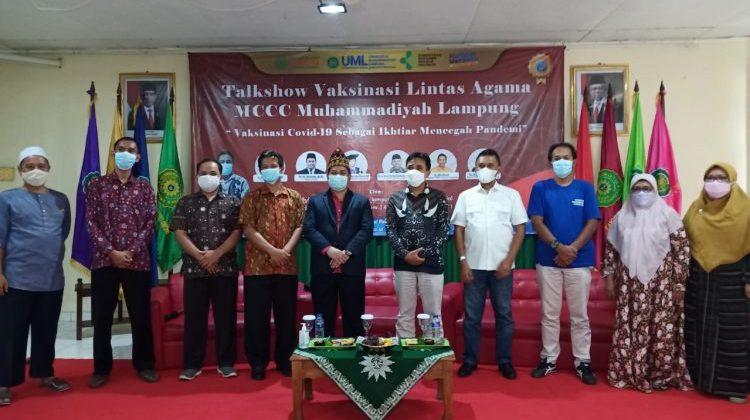 UM Lampung Gandeng MCCC adakan Vaksinasi Lintas Agama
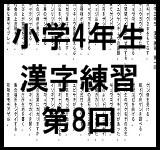 小学3年生 漢字練習第8回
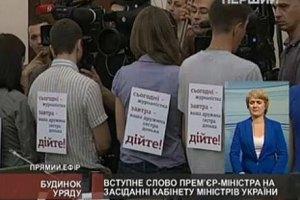 Секретариат Кабмина лишит журналистов аккредитации
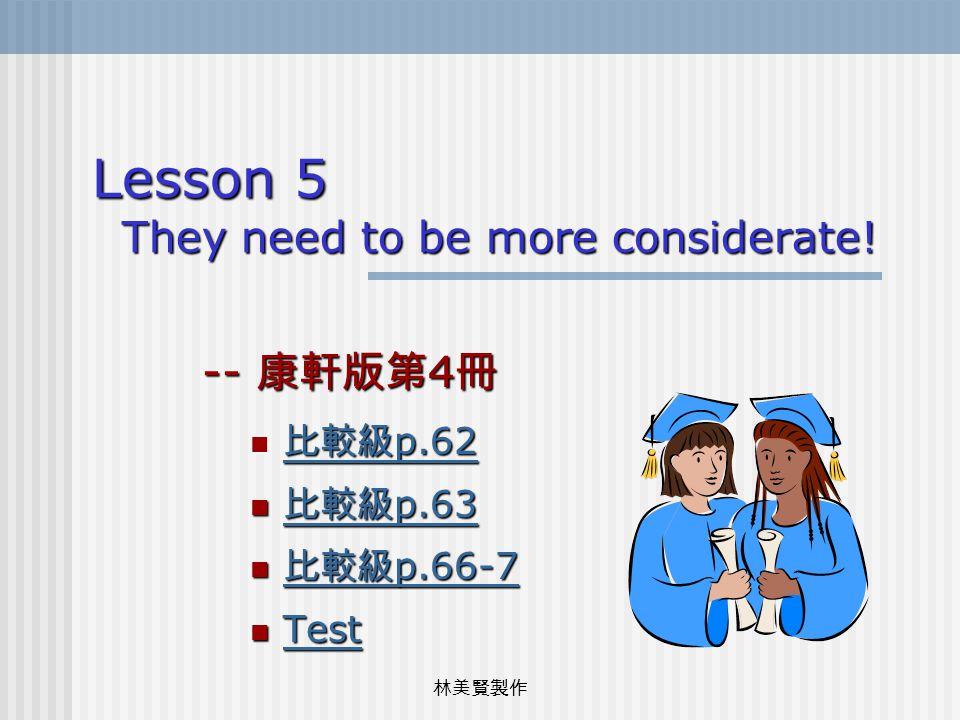 林美賢製作 Lesson 5 They need to be more considerate.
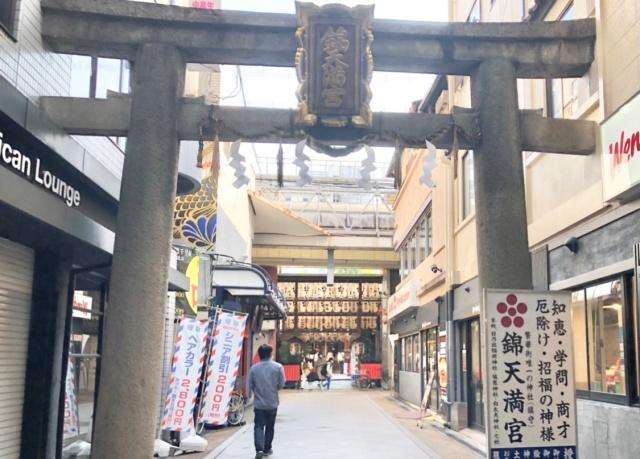京都府、錦天満宮の鳥居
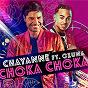 Album Choka Choka de Chayanne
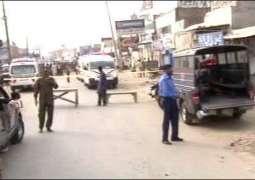 Blast on Bedian Road Lahore, 4 soldiers 2 civilians killed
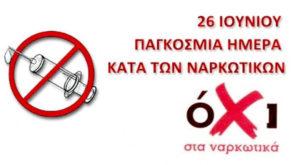 Μήνυμα Αρχηγού Ελληνικής Αστυνομίας για την «Παγκόσμια Ημέρα κατά των Ναρκωτικών»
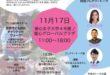 【イベント紹介】11/17(土)世界子どもの日ユース・フェスティバル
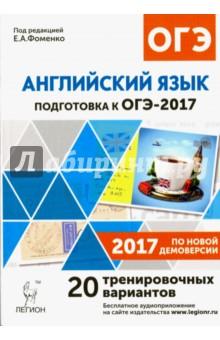 Английский язык. Подготовка к ОГЭ-2017. 20 тренировочных вариантов по демоверсии 2017 года. 9 класс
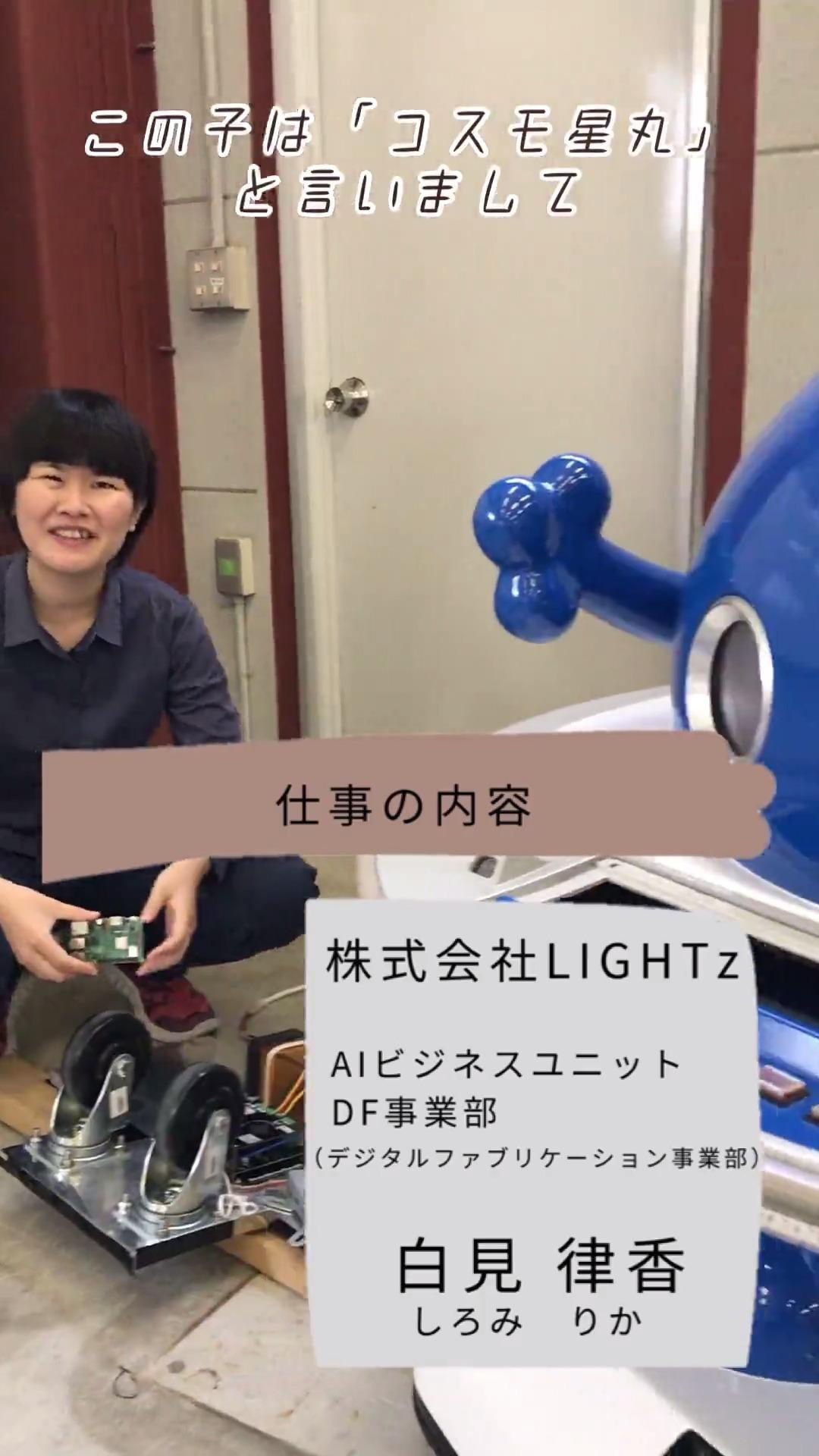 つくば万博のマスコットキャラクター「星丸くん」をご紹介!【採用動画】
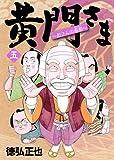 黄門さま〜助さんの憂鬱〜 5 (ヤングジャンプコミックス)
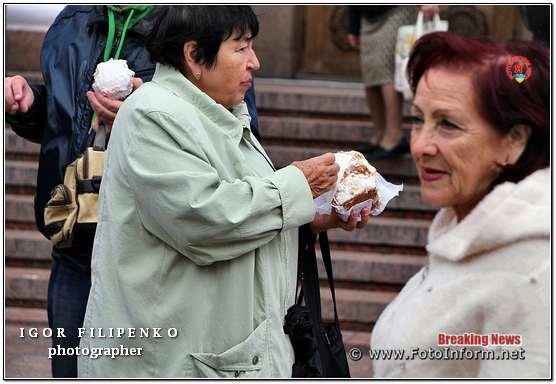 святковий пиріг, фото филипенко, 265 річчя Кропивницький,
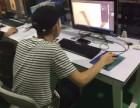 广州市哪里有电脑办公培训 电脑word文档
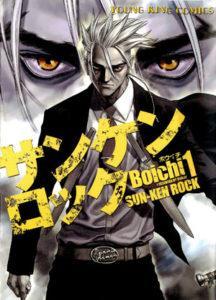 Манга Скала Кенчитать онлайн на русском языке | Sun Ken Rock
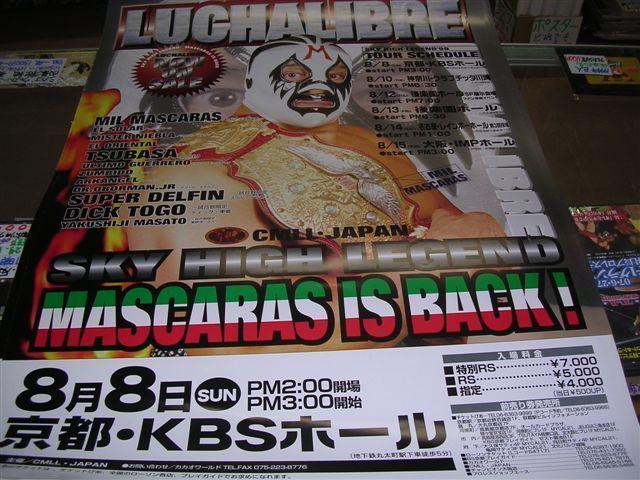ミルマスカラス IWAベルト CMLL 99年8月8日 京都KBSホール ポスター2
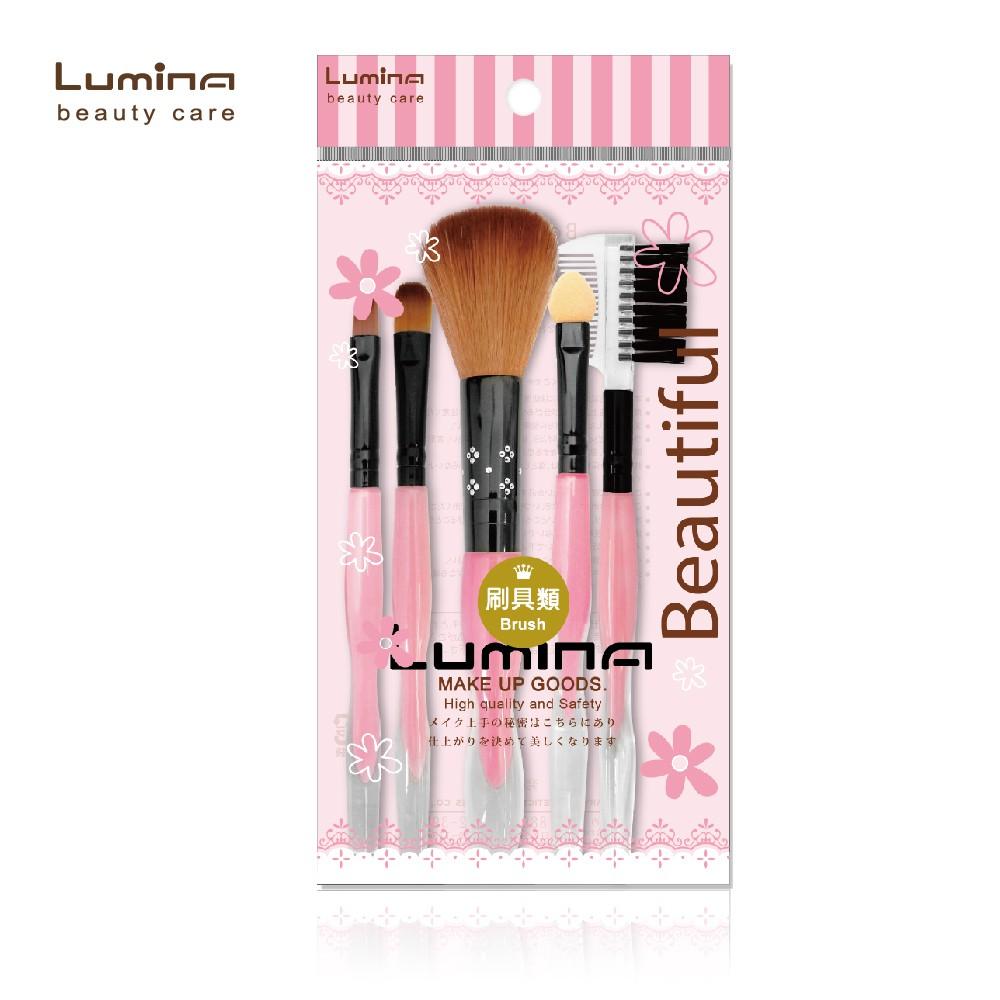 Lumina A53星鑽化妝刷五件組 台灣現貨 【今英百貨】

───

Lines from the one holding "святковий пиріг, фото" to the end of the data, both ends included, are to be given again exactly; no pictures belong in the copy.

-- FINISHED TASK --
 святковий пиріг, фото филипенко, 265 річчя Кропивницький,
 广州市哪里有电脑办公培训 电脑word文档
 Манга Скала Кенчитать онлайн на русском языке | Sun Ken Rock
ミルマスカラス IWAベルト CMLL 99年8月8日 京都KBSホール ポスター2
 Lumina A53星鑽化妝刷五件組 台灣現貨 【今英百貨】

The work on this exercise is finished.